The political consequence of these shameful double standards will be enormous. Not only is the Corbyn left comfortable with regimes that all decent liberals and leftists have a duty to oppose. It is comfortable with regimes that mean Britain harm. Patriotism may be an embarrassing subject today and no one talks of ‘traitors aiding the enemy’, but this does not mean that the patriotic impulse has died. The British public will still notice that the leaders of the opposition are more comfortable with hostile foreign countries than their own country, and the majority of their own countrymen and women too.

In France it is automatic for respectable politicians to condemn racism and then add ‘and anti-Semitism’. Perhaps anti-Semitism is not taken as seriously here because the Nazis stopped at the Channel and we never had to live through our own version of Vichy. But there is a more contemporary reason for the failure to tackle it, or even admit its existence, that could unravel social-democratic politics.

Most Jews are white. And across the middle-class left, it is held that racism is not racism when it is directed against whites in general and that entitled aristocrat of our age, the straight white male, in particular. The dangers for centre-left parties should be obvious. In Europe and in Donald Trump’s America, the white-working-class base of social-democratic parties is falling away. Voters will carry on leaving if they keep hearing expensively educated voices tell them in perfectly constructed sentences that they are the oppressors who must be overthrown. Why should a white man with miserable job and no prospects tolerate a left-wing elite that casts him as an overprivileged villain?
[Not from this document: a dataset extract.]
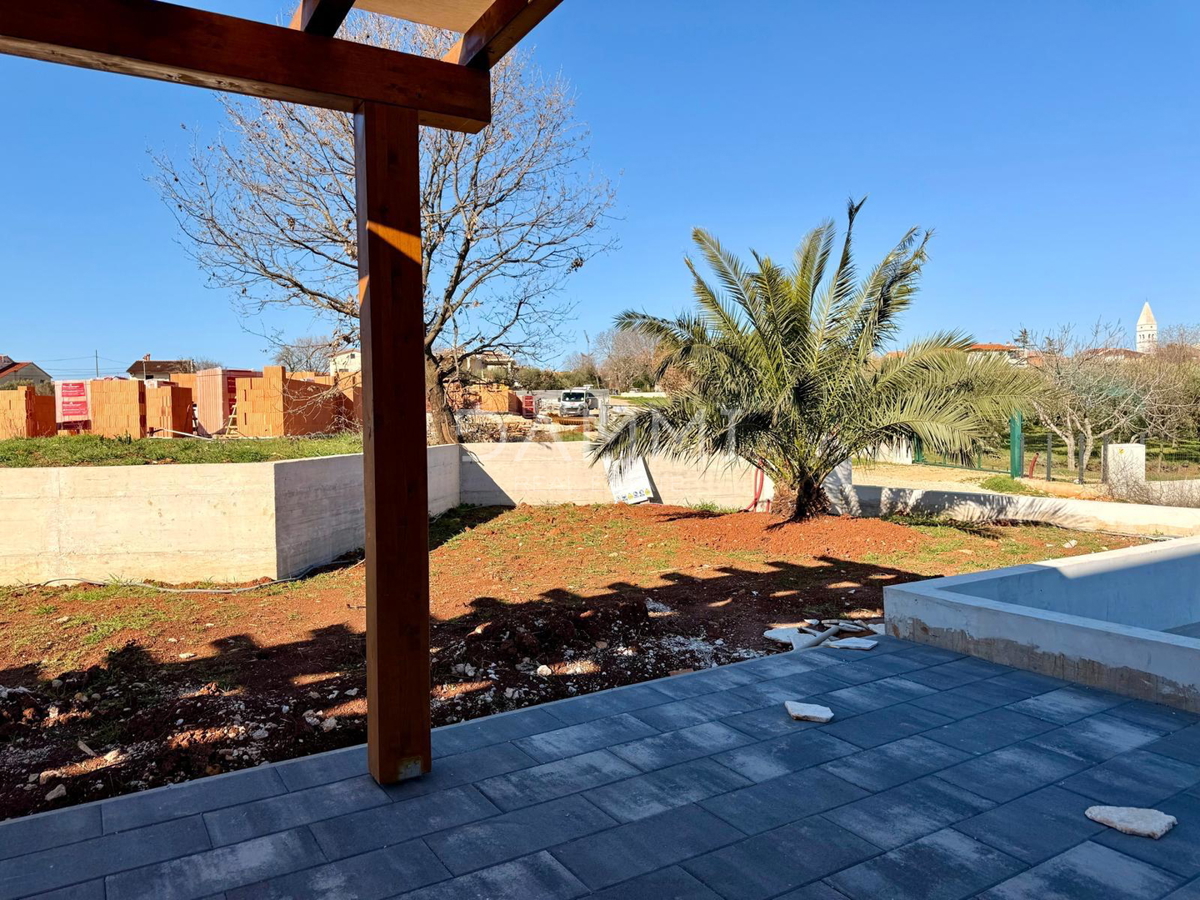 ISTRA, POREČ - VILLETTA BIFAMILIARE AL PIANO TERRA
If I were in his shoes, I would loathe the lies and point-scoring and want nothing to do with such politicians.

A ‘left-wing’ egalitarianism that takes so little notice of class is fake. Like a ‘left-wing’ foreign policy that is on the side of the reactionary and obscurantist, it will first infuriate and then fail.
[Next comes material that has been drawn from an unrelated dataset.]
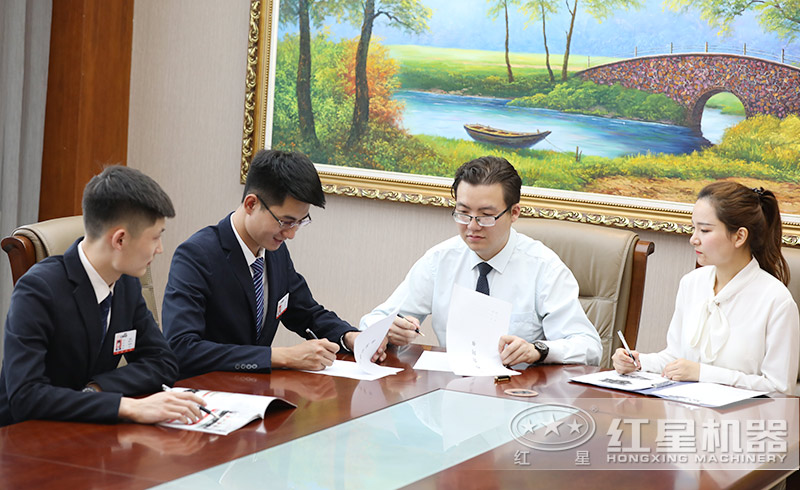 紅星技術(shù)人員為客戶講解設(shè)備方案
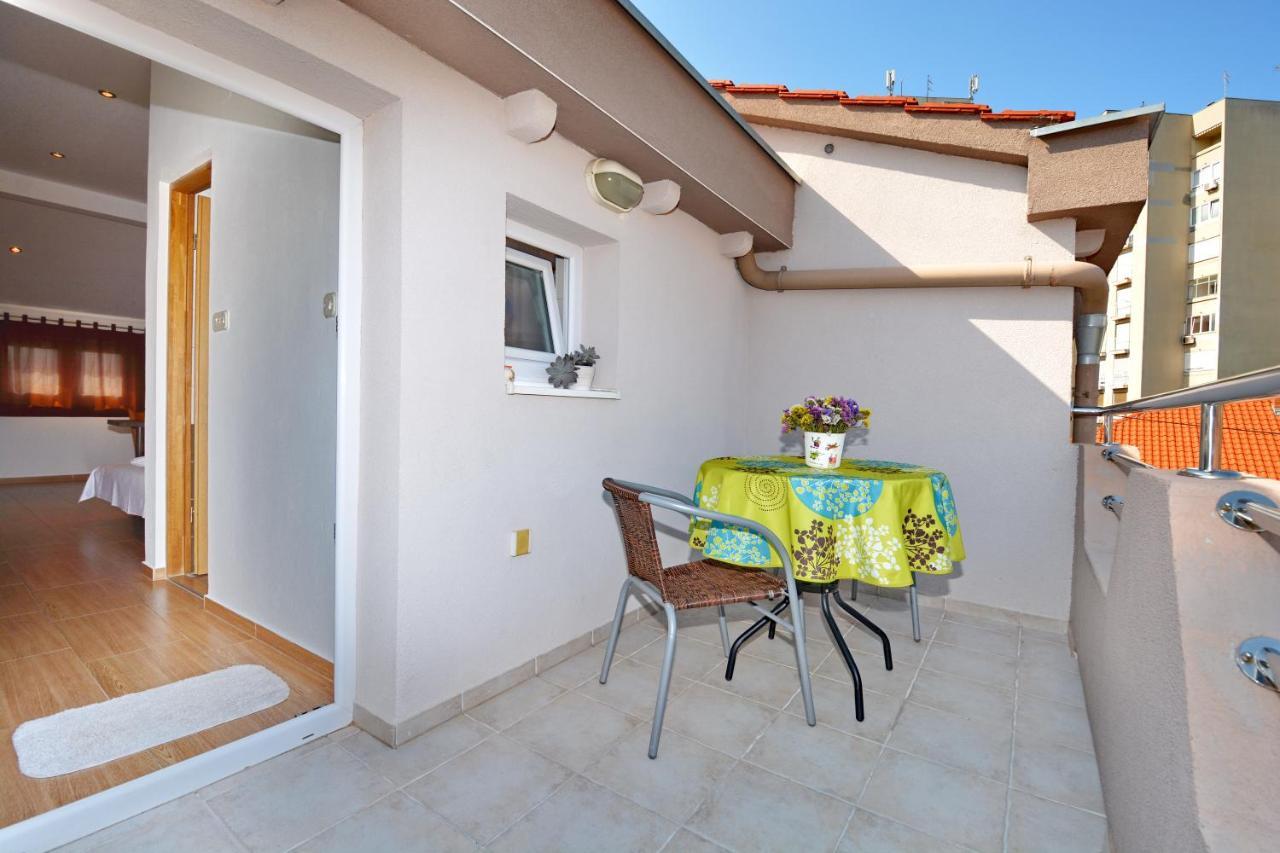 Studio Apartment Martin Zara Esterno foto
The tragedy for Britain is that a dose of true left-wing radicalism is needed now. Only the most complacent Tories maintain that our economic order should continue unreformed. Simon Wren-Lewis, Chris Dillow and other left-wing economists whom I have always respected say there is a good case for many of John McDonnell’s economic policies. An entrepreneurial state that supports start-ups through a government investment bank is a sensible way of dealing with the manifold failings of the banking system to promote new business. Left-wing warnings against the government’s combination of austerity with close-to-zero interest rates are wholly justified. When the next shock comes, the supposedly prudent Osborne will have left this country naked before the storm without one monetary lever to pull.
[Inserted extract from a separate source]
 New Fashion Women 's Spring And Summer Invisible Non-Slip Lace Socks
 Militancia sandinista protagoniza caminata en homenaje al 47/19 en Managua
Like a case of dysentery, the Corbyn moment will pass. My fear is that it will be replaced not with a serious commitment to reform, but with the terrified conformism that characterised the Labour party after Tony Blair became leader. Labour will be so desperate to prove it is strong on national security that it will agree with whatever the generals and security services propose. It will be so desperate to appear economically reputable that it will endorse rather than oppose the stagnant system the Cameron government has presided over.

The most haunting line about politics I know comes from the Italian communist Antonio Gramsci. While he lay in one of Mussolini’s jails, he wrote ‘The old is dying and the new cannot be born; in this interregnum a great variety of morbid symptoms appear.’

Corbynism is a morbid symptom — the curse my generation of left-wingers have handed to on to our children, who deserved a better and more principled politics. In all likelihood, when the interregnum is over, we will return to normality, even though normality is the last thing Britain needs.